[Spatial question entries]
▬▬▬▬▬▬▬▬▬▬
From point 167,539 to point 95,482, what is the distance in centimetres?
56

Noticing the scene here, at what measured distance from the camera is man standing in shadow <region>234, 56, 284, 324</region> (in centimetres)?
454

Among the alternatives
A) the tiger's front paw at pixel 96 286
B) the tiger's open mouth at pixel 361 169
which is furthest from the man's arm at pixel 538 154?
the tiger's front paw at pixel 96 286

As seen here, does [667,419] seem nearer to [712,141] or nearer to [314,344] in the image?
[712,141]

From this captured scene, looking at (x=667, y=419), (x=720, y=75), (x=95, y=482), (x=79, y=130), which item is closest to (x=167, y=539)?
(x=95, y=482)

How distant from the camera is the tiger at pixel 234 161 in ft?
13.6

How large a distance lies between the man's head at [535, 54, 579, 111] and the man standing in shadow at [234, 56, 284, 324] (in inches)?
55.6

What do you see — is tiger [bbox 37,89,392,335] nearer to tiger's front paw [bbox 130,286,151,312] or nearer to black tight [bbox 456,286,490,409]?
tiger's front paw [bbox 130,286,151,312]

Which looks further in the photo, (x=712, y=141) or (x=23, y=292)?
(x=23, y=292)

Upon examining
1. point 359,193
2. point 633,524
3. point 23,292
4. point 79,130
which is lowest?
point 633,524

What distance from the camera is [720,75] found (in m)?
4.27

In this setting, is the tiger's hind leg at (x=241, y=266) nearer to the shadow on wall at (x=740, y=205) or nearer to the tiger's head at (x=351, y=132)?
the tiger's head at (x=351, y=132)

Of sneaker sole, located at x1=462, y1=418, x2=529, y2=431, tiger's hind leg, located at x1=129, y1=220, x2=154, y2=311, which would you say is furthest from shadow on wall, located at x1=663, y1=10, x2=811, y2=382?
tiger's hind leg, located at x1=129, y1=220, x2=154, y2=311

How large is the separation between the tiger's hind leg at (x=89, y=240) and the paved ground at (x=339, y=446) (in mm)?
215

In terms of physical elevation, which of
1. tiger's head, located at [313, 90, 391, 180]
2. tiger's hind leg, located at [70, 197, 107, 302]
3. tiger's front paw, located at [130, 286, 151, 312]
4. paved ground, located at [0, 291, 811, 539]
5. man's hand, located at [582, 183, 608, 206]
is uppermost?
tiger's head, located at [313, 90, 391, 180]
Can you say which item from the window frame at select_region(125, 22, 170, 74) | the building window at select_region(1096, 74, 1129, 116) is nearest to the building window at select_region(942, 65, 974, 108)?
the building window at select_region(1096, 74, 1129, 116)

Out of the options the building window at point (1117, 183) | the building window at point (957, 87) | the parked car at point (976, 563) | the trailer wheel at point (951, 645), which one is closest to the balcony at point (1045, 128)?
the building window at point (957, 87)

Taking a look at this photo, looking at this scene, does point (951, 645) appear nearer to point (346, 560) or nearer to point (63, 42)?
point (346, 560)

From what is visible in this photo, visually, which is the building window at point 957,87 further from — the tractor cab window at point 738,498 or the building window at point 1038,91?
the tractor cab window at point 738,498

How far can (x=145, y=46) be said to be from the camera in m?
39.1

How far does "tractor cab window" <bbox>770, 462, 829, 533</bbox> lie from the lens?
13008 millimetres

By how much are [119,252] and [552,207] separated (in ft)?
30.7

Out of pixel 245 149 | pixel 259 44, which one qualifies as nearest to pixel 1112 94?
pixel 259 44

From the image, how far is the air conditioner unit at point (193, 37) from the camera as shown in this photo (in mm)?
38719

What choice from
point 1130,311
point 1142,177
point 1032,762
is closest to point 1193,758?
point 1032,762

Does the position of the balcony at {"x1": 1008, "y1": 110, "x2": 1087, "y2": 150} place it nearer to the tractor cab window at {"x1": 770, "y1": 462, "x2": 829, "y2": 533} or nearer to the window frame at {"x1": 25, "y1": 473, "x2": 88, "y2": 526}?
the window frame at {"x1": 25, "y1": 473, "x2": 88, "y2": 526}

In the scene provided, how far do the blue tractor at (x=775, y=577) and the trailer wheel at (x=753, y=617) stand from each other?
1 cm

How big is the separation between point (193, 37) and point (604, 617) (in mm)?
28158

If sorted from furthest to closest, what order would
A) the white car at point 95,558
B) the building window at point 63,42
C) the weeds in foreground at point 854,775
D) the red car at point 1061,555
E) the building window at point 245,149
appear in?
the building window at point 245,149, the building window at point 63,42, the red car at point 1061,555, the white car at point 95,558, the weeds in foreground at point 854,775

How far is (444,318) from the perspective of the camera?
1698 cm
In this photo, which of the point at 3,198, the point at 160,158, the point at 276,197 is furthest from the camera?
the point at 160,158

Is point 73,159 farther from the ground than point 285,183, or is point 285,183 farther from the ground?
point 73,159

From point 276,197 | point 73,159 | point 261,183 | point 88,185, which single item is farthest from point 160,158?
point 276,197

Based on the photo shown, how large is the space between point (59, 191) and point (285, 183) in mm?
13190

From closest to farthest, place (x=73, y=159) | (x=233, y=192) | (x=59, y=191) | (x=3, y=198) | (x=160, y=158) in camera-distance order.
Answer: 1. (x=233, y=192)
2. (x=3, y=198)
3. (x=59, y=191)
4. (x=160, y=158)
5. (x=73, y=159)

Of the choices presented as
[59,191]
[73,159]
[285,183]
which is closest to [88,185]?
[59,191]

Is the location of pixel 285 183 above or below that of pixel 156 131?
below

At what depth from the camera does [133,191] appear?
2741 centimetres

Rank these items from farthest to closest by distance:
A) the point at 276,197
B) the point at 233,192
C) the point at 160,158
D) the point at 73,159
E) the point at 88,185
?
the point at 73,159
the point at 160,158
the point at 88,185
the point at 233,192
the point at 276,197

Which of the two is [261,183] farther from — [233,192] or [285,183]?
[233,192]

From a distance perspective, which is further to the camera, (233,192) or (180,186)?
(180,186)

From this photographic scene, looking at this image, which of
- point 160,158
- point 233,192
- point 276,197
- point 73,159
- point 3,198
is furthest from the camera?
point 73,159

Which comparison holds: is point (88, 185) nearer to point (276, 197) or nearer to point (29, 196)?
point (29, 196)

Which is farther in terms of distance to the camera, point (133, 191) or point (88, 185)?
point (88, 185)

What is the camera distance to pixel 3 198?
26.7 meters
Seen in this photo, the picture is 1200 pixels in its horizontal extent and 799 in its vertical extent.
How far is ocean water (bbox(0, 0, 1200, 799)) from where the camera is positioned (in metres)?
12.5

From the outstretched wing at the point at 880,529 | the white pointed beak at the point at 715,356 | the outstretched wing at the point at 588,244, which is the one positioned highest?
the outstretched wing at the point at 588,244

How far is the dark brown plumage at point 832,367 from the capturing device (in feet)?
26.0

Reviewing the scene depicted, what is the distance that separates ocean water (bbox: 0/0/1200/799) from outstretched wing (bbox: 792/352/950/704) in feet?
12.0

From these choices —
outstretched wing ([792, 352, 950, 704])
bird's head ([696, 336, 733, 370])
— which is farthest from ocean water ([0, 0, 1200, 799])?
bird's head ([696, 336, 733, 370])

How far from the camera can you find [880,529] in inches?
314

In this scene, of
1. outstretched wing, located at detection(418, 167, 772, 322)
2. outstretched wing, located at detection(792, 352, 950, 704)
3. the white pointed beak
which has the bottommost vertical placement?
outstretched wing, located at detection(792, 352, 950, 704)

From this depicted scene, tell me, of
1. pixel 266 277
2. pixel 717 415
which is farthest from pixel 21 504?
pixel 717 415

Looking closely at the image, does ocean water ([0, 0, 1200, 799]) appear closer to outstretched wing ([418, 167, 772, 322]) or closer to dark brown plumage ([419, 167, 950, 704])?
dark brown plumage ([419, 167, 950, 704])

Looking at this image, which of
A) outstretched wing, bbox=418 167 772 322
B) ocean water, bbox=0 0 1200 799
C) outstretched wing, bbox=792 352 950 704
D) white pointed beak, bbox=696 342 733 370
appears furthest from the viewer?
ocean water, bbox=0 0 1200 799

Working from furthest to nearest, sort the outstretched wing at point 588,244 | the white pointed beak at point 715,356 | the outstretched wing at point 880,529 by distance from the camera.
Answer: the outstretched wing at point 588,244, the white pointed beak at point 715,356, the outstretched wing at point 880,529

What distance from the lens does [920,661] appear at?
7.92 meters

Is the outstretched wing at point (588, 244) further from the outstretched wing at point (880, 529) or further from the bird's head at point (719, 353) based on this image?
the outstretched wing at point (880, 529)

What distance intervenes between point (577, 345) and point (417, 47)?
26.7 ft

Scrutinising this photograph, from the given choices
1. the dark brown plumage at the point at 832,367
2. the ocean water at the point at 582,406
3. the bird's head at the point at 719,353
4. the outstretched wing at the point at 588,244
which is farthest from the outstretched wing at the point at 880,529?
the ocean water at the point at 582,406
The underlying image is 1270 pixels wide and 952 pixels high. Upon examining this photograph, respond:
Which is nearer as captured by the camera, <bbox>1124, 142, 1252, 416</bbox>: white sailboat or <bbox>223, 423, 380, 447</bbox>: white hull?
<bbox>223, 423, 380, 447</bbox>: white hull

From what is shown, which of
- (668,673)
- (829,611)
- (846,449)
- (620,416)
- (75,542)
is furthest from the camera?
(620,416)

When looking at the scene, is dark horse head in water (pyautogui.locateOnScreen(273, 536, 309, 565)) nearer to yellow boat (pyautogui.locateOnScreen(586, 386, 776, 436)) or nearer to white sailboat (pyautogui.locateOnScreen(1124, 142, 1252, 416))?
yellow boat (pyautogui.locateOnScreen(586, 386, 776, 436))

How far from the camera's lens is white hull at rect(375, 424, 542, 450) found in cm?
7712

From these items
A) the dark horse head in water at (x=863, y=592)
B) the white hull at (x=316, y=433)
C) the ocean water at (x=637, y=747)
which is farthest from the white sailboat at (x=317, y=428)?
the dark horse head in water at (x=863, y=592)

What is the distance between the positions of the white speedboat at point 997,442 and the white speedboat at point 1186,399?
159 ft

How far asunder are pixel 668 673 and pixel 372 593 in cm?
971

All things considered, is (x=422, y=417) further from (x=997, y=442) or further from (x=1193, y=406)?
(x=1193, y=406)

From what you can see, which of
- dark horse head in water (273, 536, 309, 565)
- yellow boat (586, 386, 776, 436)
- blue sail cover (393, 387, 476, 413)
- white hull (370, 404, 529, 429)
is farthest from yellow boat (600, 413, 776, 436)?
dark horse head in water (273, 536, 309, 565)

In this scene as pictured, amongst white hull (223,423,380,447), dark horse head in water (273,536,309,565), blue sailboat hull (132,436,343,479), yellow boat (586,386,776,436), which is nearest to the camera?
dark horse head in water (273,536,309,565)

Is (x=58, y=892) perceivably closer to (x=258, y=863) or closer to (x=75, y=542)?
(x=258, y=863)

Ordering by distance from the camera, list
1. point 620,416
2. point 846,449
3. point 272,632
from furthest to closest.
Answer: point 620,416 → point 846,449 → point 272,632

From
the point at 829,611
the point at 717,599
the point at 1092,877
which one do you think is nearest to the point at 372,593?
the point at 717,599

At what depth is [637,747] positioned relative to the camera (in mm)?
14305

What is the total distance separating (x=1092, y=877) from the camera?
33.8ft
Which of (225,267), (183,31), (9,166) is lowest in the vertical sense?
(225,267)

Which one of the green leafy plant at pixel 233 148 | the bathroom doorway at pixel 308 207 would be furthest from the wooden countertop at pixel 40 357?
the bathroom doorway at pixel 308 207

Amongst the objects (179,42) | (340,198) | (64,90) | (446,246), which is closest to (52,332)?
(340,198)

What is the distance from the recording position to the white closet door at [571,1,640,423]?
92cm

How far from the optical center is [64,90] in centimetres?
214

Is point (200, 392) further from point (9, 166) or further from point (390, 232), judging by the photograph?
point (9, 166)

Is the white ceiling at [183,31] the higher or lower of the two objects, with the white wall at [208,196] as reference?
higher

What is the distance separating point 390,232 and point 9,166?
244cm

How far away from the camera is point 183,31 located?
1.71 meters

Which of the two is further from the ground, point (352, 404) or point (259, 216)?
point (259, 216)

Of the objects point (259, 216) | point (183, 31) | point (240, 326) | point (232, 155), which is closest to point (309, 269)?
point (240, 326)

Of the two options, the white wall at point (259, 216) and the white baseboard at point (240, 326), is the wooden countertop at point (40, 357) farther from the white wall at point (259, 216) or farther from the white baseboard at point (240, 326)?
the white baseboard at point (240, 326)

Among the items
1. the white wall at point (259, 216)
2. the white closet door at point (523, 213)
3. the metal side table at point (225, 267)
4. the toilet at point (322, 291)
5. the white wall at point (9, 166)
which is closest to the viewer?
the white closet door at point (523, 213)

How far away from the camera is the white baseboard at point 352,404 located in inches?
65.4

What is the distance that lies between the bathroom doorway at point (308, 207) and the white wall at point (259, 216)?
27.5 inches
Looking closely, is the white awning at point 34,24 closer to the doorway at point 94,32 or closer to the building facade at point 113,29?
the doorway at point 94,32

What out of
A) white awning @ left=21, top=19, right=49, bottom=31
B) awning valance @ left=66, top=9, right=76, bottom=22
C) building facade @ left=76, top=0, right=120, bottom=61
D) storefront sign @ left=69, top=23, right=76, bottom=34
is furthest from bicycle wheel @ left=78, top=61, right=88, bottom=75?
▬▬▬▬▬▬▬▬▬▬
> [WHAT YOU NEED TO DO] Copy the lines above verbatim, starting with the line that contains "Is the location" and ending after the line that contains "2741 centimetres".

> [SOLUTION TO THIS EXERCISE]
Is the location of pixel 285 183 above or below that of pixel 156 131?
below

At what depth from the camera does [133,191] appear?
2741 centimetres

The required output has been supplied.